In totale, MicroStrategy detiene ora 671.268 BTC, acquistati per circa 50,33 miliardi di dollari, con un costo medio di 74.972 dollari per Bitcoin. Nonostante un contesto di mercato difficile in questo fine anno, l’azienda mostra fiducia e sembra sulla buona strada per mantenere la propria promessa: aumentare la quantità di BTC detenuta per azione.

Infatti, mentre alla fine del 2024 ogni azione MSTR rappresentava circa 158.000 satoshi (0,00158 BTC), tale cifra è ora salita a 198.000 satoshi, con un aumento del 25% delle riserve in Bitcoin per azione.

Andamento del numero di satoshi per azione MSTR

Andamento del numero di satoshi per azione MSTR

Tuttavia, è importante ricordare che le azioni delle cosiddette «Treasury Companies», come MicroStrategy, comportano rischi significativi.
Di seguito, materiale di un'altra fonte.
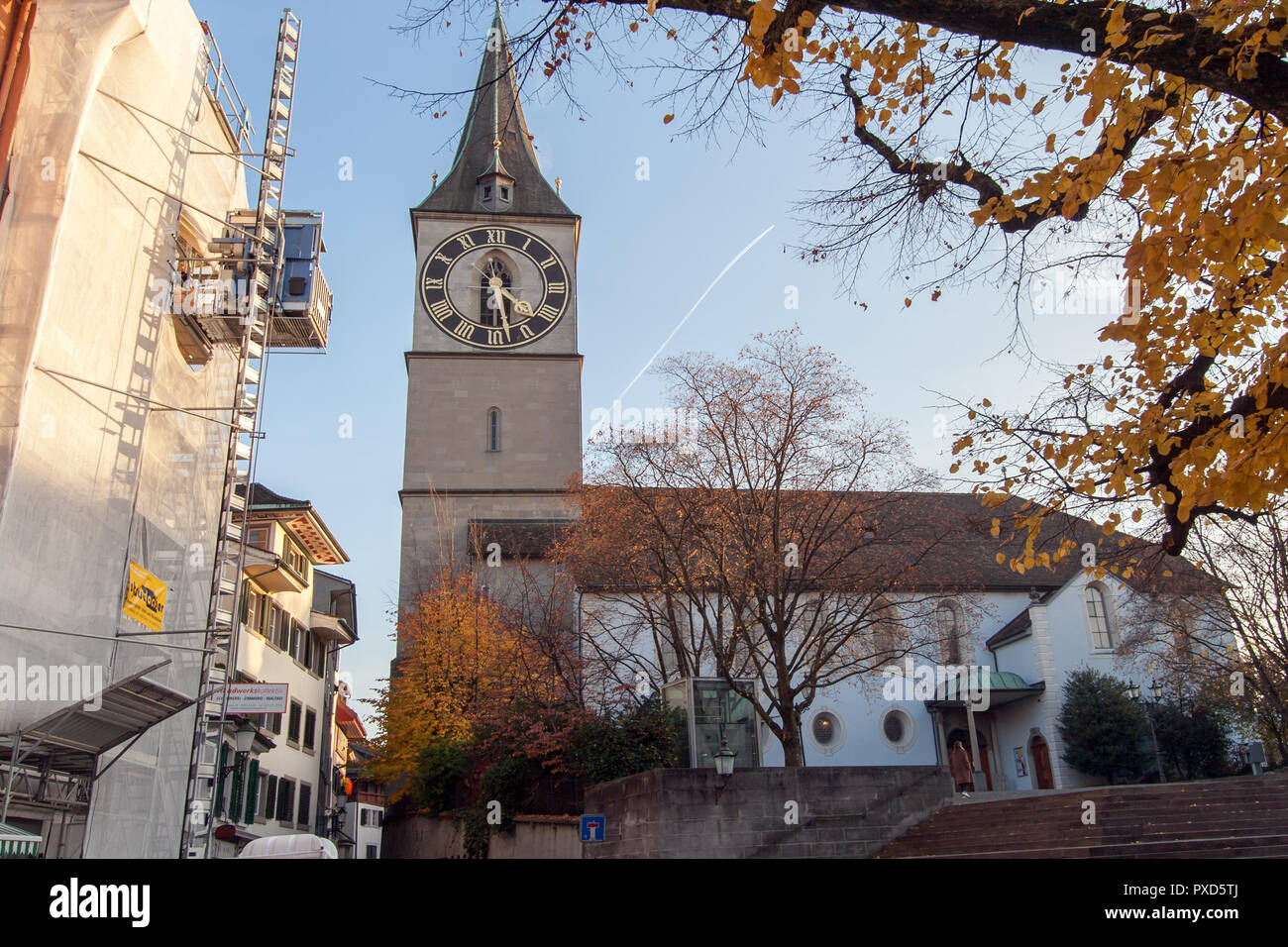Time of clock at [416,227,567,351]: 4:28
Il loro modello si basa sulla promessa di aumentare continuamente il numero di BTC per azione, il che implica frequenti prestiti o altri meccanismi di finanziamento talvolta rischiosi per continuare ad acquistare Bitcoin.

Se questa strategia sembra funzionare per Michael Saylor, altre aziende simili non hanno avuto la stessa fortuna: il titolo MicroStrategy (MSTR) ha perso il 65% da luglio, quello di Metaplanet oltre l’80% e quello di Nakamoto Games (NAKA) oltre il 97,5% da marzo 2025. Cali che, se dovessero protrarsi, potrebbero minacciare il futuro delle sue riserve di Bitcoin nel lungo termine.

Infine, questo modello solleva una questione fondamentale: mentre Bitcoin è stato concepito per eliminare gli intermediari, queste società reintroducono un livello di centralizzazione, ponendo i Bitcoin sotto il controllo di un’azienda, o addirittura di più aziende, se la custodia è gestita da una terza parte. Una situazione che indebolisce la loro resilienza di fronte al potere coercitivo degli Stati.